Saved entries
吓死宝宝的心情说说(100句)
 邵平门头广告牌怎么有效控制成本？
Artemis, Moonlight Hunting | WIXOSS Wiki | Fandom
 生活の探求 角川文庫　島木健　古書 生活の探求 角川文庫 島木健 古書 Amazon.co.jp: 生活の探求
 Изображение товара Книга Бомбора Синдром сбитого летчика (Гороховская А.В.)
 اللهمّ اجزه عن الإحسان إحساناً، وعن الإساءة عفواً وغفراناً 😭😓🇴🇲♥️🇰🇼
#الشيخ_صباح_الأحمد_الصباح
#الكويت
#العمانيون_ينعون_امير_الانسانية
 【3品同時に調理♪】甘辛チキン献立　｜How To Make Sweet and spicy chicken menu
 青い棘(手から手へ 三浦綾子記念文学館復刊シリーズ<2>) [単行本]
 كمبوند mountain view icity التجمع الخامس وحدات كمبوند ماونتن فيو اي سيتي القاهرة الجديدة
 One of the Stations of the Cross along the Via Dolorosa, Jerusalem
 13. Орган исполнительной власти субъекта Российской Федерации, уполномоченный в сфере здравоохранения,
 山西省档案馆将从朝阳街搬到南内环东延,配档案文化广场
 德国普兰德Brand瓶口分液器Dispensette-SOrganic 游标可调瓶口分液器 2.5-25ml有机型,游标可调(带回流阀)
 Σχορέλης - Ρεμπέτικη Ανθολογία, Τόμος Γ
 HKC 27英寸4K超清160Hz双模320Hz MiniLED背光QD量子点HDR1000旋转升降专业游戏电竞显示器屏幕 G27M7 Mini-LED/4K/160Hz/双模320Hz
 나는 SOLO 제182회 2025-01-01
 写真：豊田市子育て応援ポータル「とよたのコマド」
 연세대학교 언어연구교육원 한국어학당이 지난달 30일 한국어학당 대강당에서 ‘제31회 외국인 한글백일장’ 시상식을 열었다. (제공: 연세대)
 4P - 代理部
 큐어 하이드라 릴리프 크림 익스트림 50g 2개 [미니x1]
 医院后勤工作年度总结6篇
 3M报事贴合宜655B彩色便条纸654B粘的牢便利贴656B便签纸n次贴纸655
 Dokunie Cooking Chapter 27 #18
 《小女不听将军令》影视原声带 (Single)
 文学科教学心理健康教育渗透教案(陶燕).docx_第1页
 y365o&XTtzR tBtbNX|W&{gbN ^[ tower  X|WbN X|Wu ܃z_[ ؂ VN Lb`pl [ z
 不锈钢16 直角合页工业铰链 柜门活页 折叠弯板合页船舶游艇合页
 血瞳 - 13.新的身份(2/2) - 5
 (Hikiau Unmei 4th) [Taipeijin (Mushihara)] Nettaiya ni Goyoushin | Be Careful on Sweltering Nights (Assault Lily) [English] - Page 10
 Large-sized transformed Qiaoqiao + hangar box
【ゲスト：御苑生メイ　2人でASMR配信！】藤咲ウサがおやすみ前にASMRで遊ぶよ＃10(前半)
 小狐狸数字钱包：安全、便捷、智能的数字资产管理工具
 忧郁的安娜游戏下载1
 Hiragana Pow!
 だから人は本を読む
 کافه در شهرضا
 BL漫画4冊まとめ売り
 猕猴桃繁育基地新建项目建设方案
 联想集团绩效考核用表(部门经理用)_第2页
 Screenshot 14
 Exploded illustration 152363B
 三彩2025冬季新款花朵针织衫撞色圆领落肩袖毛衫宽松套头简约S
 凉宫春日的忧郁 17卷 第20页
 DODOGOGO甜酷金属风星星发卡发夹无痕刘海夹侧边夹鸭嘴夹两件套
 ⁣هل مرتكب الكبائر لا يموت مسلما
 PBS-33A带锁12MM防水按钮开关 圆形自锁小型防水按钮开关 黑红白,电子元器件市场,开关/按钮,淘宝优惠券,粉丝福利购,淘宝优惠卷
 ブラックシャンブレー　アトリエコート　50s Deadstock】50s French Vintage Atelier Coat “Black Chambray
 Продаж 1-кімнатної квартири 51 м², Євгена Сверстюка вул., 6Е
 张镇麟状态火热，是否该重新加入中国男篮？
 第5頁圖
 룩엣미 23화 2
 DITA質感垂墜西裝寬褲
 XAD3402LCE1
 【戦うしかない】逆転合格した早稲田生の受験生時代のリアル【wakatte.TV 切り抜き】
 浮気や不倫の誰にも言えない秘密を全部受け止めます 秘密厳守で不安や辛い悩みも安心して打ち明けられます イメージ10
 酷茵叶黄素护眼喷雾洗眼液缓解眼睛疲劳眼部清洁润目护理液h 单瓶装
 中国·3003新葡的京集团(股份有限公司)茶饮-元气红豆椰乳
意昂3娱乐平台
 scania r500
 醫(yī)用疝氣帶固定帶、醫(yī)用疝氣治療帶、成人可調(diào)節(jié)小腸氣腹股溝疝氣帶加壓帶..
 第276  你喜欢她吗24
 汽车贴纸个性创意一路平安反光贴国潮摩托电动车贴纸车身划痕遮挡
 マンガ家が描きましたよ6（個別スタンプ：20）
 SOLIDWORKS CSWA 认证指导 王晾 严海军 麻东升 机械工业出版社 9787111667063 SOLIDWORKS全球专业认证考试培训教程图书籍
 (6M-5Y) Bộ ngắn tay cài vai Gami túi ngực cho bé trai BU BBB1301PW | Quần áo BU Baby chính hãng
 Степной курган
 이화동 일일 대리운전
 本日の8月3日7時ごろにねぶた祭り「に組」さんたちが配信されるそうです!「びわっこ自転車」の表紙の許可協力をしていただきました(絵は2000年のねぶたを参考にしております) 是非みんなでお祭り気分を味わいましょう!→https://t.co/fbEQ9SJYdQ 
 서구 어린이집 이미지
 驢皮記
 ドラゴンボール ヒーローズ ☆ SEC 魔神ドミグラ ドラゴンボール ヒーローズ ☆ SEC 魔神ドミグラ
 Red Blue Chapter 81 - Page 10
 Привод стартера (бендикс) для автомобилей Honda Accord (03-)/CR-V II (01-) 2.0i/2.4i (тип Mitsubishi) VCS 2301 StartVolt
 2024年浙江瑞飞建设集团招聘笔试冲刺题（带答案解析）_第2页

▶ DIRECTIONS
Scan the lines above, and whenever one holds the string "Page", copy it.

▶ RESPONSE
 (Hikiau Unmei 4th) [Taipeijin (Mushihara)] Nettaiya ni Goyoushin | Be Careful on Sweltering Nights (Assault Lily) [English] - Page 10
 Red Blue Chapter 81 - Page 10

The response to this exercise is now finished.